Document images with source code:
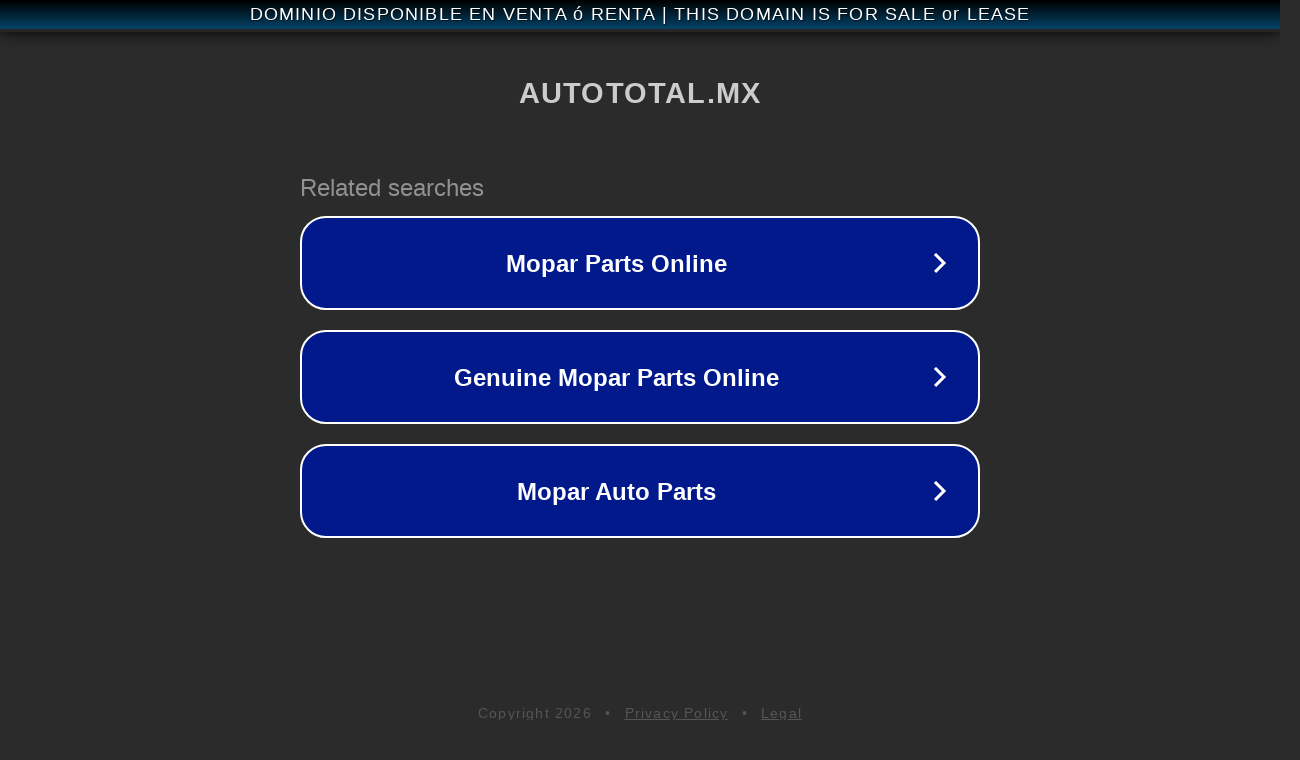

--- FILE ---
content_type: text/html; charset=utf-8
request_url: https://autototal.mx/homepages-2/home-software-3/art-3-2
body_size: 1090
content:
<!doctype html>
<html data-adblockkey="MFwwDQYJKoZIhvcNAQEBBQADSwAwSAJBANDrp2lz7AOmADaN8tA50LsWcjLFyQFcb/P2Txc58oYOeILb3vBw7J6f4pamkAQVSQuqYsKx3YzdUHCvbVZvFUsCAwEAAQ==_CkUXyMMvlUYzhirgBE+PnAOQpqwjdNKvLEJlGroORZj+vKWXJZ8gMSeeA9zj+aFxrH3HwtuK/2OmIDheHefqEg==" lang="en" style="background: #2B2B2B;">
<head>
    <meta charset="utf-8">
    <meta name="viewport" content="width=device-width, initial-scale=1">
    <link rel="icon" href="[data-uri]">
    <link rel="preconnect" href="https://www.google.com" crossorigin>
</head>
<body>
<div id="target" style="opacity: 0"></div>
<script>window.park = "[base64]";</script>
<script src="/bFxgMfbGM.js"></script>
</body>
</html>
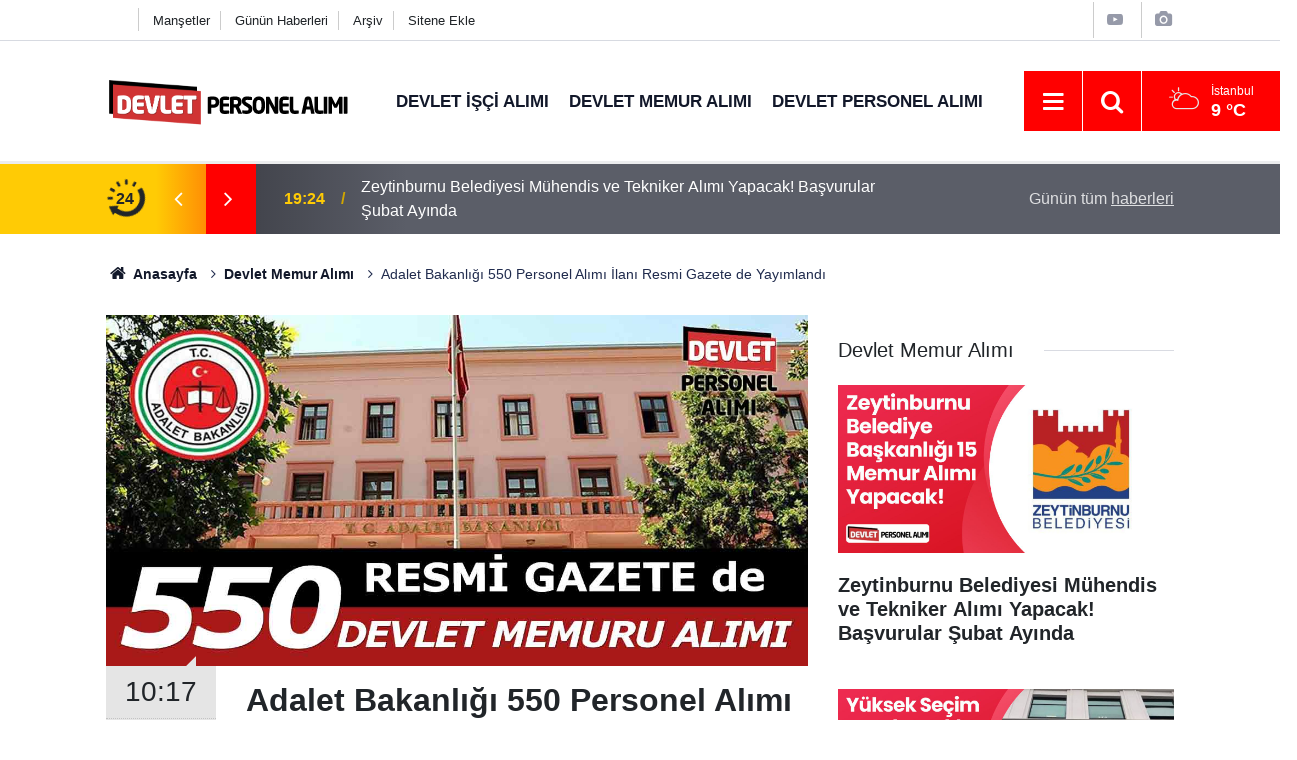

--- FILE ---
content_type: text/html; charset=utf-8
request_url: https://www.google.com/recaptcha/api2/aframe
body_size: 183
content:
<!DOCTYPE HTML><html><head><meta http-equiv="content-type" content="text/html; charset=UTF-8"></head><body><script nonce="pu4w8UcIjM10y8mcyPykPg">/** Anti-fraud and anti-abuse applications only. See google.com/recaptcha */ try{var clients={'sodar':'https://pagead2.googlesyndication.com/pagead/sodar?'};window.addEventListener("message",function(a){try{if(a.source===window.parent){var b=JSON.parse(a.data);var c=clients[b['id']];if(c){var d=document.createElement('img');d.src=c+b['params']+'&rc='+(localStorage.getItem("rc::a")?sessionStorage.getItem("rc::b"):"");window.document.body.appendChild(d);sessionStorage.setItem("rc::e",parseInt(sessionStorage.getItem("rc::e")||0)+1);localStorage.setItem("rc::h",'1768396943450');}}}catch(b){}});window.parent.postMessage("_grecaptcha_ready", "*");}catch(b){}</script></body></html>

**TASK REQUIREMENTS**
Provide the number of lines in the records above containing the string "style", and write nothing more.

**RESPONSE**
2